Secondly, the project aims to develop, validate and commercialise a rapid testing platform (allowing over 200 tests of treatable endotypes and traits to be performed in two hours), which will lead to the creation of a digital twin of organs and systems to help decide treatment regimens without delay. Early decision making in under six hours after the onset of symptoms, is critical to the success of treatment.

The project’s third goal aims to develop customised medicine with innovative small molecules such as nanomedicines, biotherapies (monoclonal antibodies and vaccines targeting pathogens and the immune system), and strategies modulating microbiota.

The project’s coordinators are Djillali Annane, Professor at UVSQ, Head of the intensive care medicine department at the Raymond-Poincaré Hospital (AP-HP), and Head of the LARENES team at the Inflammation and Infection Laboratory (UVSQ/UPSaclay/Inserm), Olivier Lambotte, Professor of Clinical Immunology at Université Paris-Saclay, and Roger Le Grand, Director of IDMIT at the CEA. Together, they bring together 60 research teams in chemistry, physics, mathematics, engineering sciences, biology, medicine, social and human sciences and economics. The 275 researchers and 94 clinical doctors of this unique institute for care, research and education can count on leading industrial partners: Arkhn, Baxter, Biomérieux, Biothelis, Pfizer, Primadiag, Sphingoteck and Volition. The ambitious project also involves patients through the participation of patient associations in France (France Sepsis Association) and from around the world (European Sepsis Alliance, Global Sepsis Alliance and Sepsis Canada).


This multidisciplinary programme aims to obtain a better understanding of the biology of each patient’s cancer to reduce mortality. The goal is to identify patients with the most aggressive forms of cancer as soon as they are diagnosed and characterise the biology of the disease, in order to offer patients the most suitable treatment from the very start, thanks to accurate risk assessment.

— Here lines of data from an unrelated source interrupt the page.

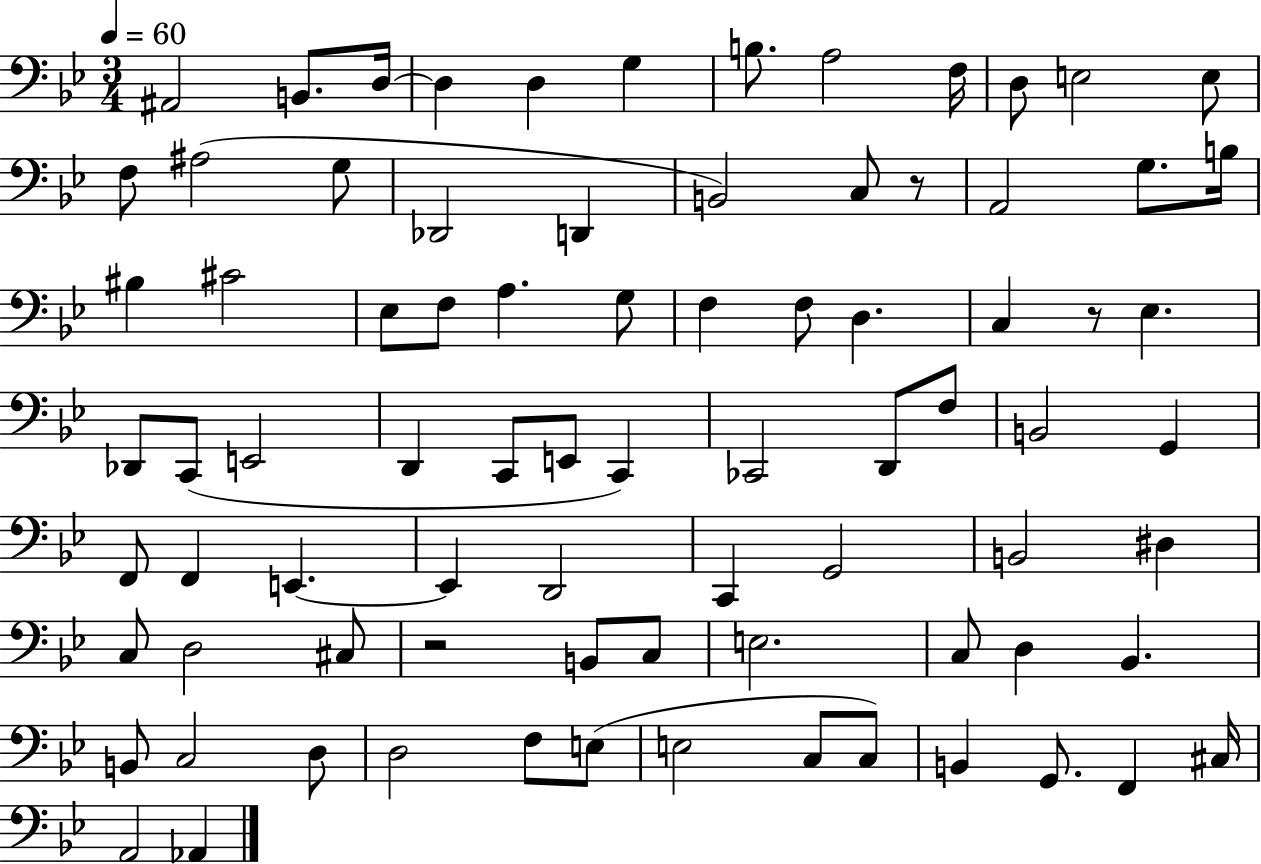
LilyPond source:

{
  \clef bass
  \numericTimeSignature
  \time 3/4
  \key bes \major
  \tempo 4 = 60
  ais,2 b,8. d16~~ | d4 d4 g4 | b8. a2 f16 | d8 e2 e8 | \break f8 ais2( g8 | des,2 d,4 | b,2) c8 r8 | a,2 g8. b16 | \break bis4 cis'2 | ees8 f8 a4. g8 | f4 f8 d4. | c4 r8 ees4. | \break des,8 c,8( e,2 | d,4 c,8 e,8 c,4) | ces,2 d,8 f8 | b,2 g,4 | \break f,8 f,4 e,4.~~ | e,4 d,2 | c,4 g,2 | b,2 dis4 | \break c8 d2 cis8 | r2 b,8 c8 | e2. | c8 d4 bes,4. | \break b,8 c2 d8 | d2 f8 e8( | e2 c8 c8) | b,4 g,8. f,4 cis16 | \break a,2 aes,4 | \bar "|."
}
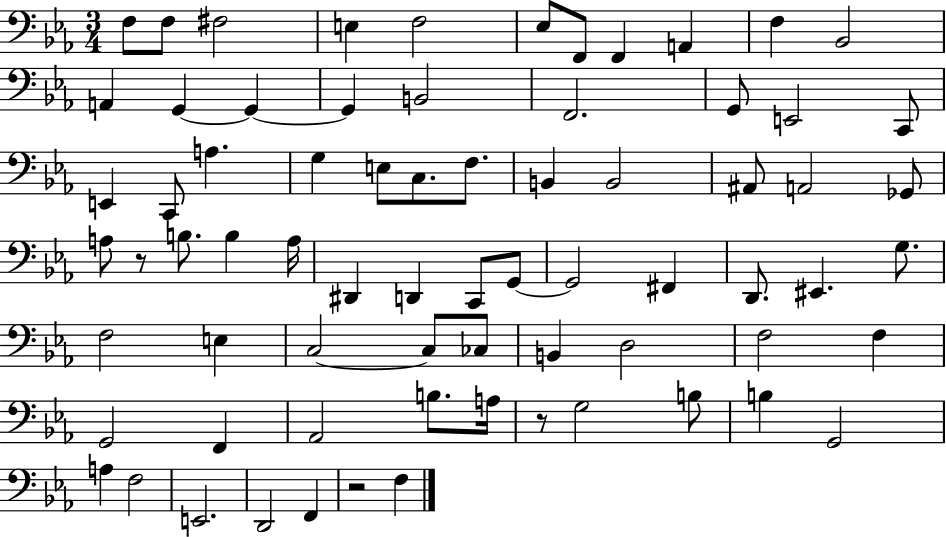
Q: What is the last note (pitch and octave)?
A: F3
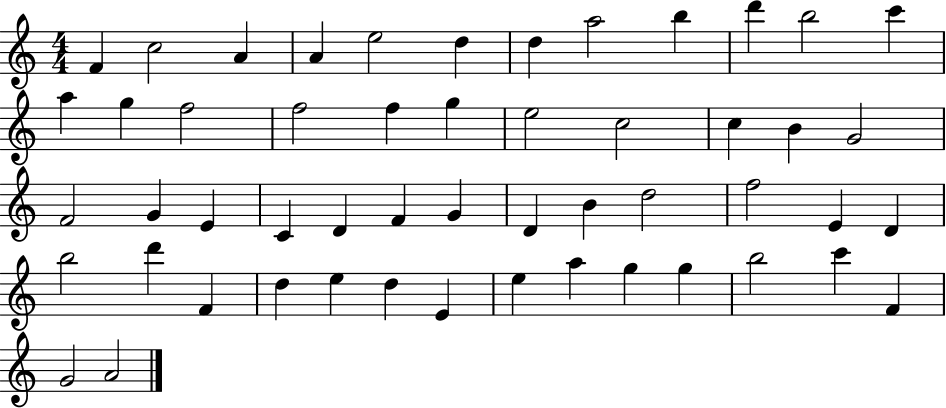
X:1
T:Untitled
M:4/4
L:1/4
K:C
F c2 A A e2 d d a2 b d' b2 c' a g f2 f2 f g e2 c2 c B G2 F2 G E C D F G D B d2 f2 E D b2 d' F d e d E e a g g b2 c' F G2 A2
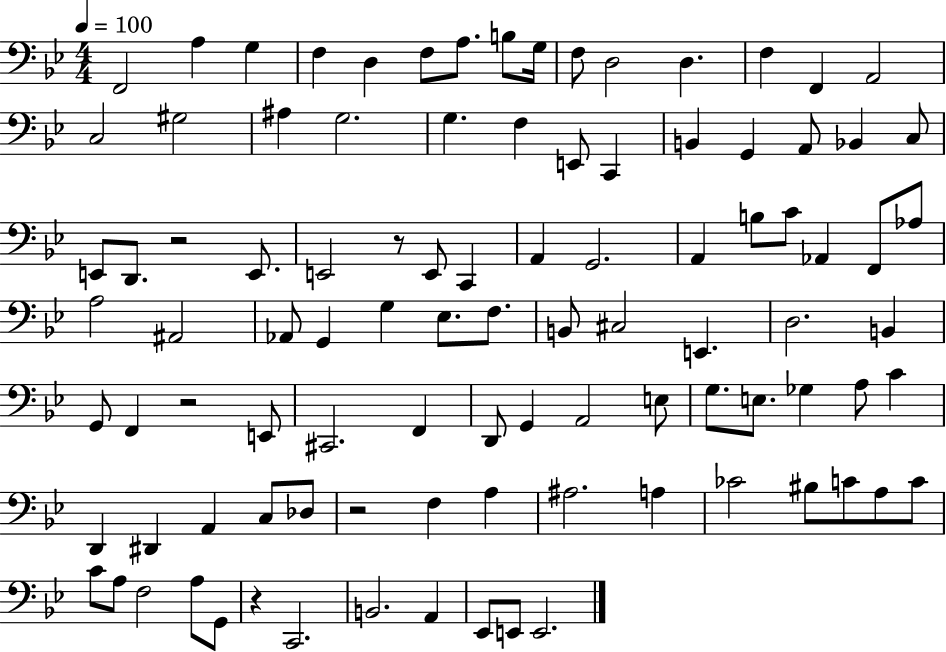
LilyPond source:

{
  \clef bass
  \numericTimeSignature
  \time 4/4
  \key bes \major
  \tempo 4 = 100
  f,2 a4 g4 | f4 d4 f8 a8. b8 g16 | f8 d2 d4. | f4 f,4 a,2 | \break c2 gis2 | ais4 g2. | g4. f4 e,8 c,4 | b,4 g,4 a,8 bes,4 c8 | \break e,8 d,8. r2 e,8. | e,2 r8 e,8 c,4 | a,4 g,2. | a,4 b8 c'8 aes,4 f,8 aes8 | \break a2 ais,2 | aes,8 g,4 g4 ees8. f8. | b,8 cis2 e,4. | d2. b,4 | \break g,8 f,4 r2 e,8 | cis,2. f,4 | d,8 g,4 a,2 e8 | g8. e8. ges4 a8 c'4 | \break d,4 dis,4 a,4 c8 des8 | r2 f4 a4 | ais2. a4 | ces'2 bis8 c'8 a8 c'8 | \break c'8 a8 f2 a8 g,8 | r4 c,2. | b,2. a,4 | ees,8 e,8 e,2. | \break \bar "|."
}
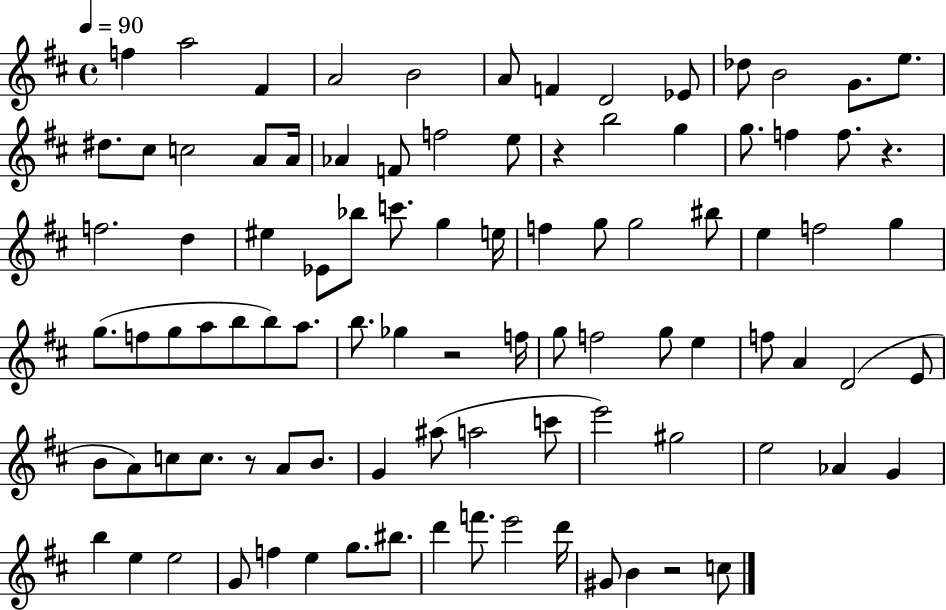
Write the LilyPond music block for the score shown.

{
  \clef treble
  \time 4/4
  \defaultTimeSignature
  \key d \major
  \tempo 4 = 90
  \repeat volta 2 { f''4 a''2 fis'4 | a'2 b'2 | a'8 f'4 d'2 ees'8 | des''8 b'2 g'8. e''8. | \break dis''8. cis''8 c''2 a'8 a'16 | aes'4 f'8 f''2 e''8 | r4 b''2 g''4 | g''8. f''4 f''8. r4. | \break f''2. d''4 | eis''4 ees'8 bes''8 c'''8. g''4 e''16 | f''4 g''8 g''2 bis''8 | e''4 f''2 g''4 | \break g''8.( f''8 g''8 a''8 b''8 b''8) a''8. | b''8. ges''4 r2 f''16 | g''8 f''2 g''8 e''4 | f''8 a'4 d'2( e'8 | \break b'8 a'8) c''8 c''8. r8 a'8 b'8. | g'4 ais''8( a''2 c'''8 | e'''2) gis''2 | e''2 aes'4 g'4 | \break b''4 e''4 e''2 | g'8 f''4 e''4 g''8. bis''8. | d'''4 f'''8. e'''2 d'''16 | gis'8 b'4 r2 c''8 | \break } \bar "|."
}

With the creation of the Paris-Saclay Cancer Cluster close to Gustave Roussy, the attribution of the IHU status is part of a broader ambition to create the largest cancer campus in Europe. It will provide the optimal conditions for exploring promising diagnostic, therapeutic and preventative approaches, transforming discoveries into concrete applications as quickly as possible for the benefit of patients.

Prism develops an integrative translational research approach, using innovative methodology and tools: artificial intelligence, epigenetics, clonal tumour heterogeneity using circulating DNA analysis, spatial biology and the study of microbiota. This exhaustive molecular profiling should lead to the creation of a digital map summarising the biology of each patient, hopefully making it possible to identify new biomarkers and treatment response predictors (drug sensitivity, toxicity).

GenoTher Bio cluster

Last but not least, Evry University is co-founder of the GenoTher bio cluster, with Généthon, Genopole, Yposkesi, AP-HP, Inserm, and Spark. GenoTher brings together over 30 players working in gene therapy, including leading academic institutions and hospitals, and a dozen private and venture capital companies, all located in the Paris-Evry area.

The bio cluster aims to establish a leading ecosystem in France dedicated to gene therapies, in a context where, by 2025, more than 20% of new products launched will be gene therapies.